Objective » Would you restate, exactly as they appear, the lines from the one containing "What is the distance" through the end of the data below?

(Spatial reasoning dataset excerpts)

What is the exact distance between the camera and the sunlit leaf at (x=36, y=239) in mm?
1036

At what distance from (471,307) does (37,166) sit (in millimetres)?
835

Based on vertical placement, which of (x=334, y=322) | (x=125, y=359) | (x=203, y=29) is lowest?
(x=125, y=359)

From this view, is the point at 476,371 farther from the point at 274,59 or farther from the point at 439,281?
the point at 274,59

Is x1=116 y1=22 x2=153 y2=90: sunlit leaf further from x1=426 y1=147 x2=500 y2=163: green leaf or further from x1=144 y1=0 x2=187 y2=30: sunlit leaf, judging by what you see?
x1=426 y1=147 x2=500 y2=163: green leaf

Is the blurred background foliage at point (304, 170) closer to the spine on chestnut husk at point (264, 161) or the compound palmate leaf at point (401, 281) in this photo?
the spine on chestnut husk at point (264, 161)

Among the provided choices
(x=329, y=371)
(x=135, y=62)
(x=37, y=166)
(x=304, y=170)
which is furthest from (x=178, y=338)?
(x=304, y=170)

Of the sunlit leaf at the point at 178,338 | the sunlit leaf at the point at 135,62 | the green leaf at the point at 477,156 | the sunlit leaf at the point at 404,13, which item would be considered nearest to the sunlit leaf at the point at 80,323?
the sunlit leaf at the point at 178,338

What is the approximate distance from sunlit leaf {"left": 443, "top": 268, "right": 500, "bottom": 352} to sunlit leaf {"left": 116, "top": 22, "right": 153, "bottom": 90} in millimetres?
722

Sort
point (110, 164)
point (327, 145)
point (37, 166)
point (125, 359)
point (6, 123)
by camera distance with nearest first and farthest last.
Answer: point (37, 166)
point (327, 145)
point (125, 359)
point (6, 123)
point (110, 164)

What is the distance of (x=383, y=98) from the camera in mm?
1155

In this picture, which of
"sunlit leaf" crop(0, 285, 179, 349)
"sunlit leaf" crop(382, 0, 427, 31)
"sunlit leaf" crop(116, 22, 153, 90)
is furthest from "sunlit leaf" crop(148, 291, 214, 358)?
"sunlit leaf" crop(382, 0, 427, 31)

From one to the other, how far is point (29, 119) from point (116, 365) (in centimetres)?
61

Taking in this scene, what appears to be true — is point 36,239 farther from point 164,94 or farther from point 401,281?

Task output »
What is the distance of (x=383, y=98) from the camera in mm?
1155

In this picture, which of
"sunlit leaf" crop(0, 285, 179, 349)
"sunlit leaf" crop(382, 0, 427, 31)
"sunlit leaf" crop(116, 22, 153, 90)
is furthest from "sunlit leaf" crop(148, 291, 214, 358)?
"sunlit leaf" crop(382, 0, 427, 31)

From one to the other, how far is point (29, 119) from point (116, 365) (in centimetres)?
61

Taking in this scene, what appears to be true — is point 36,239 farther from point 164,94 or farther from point 401,281?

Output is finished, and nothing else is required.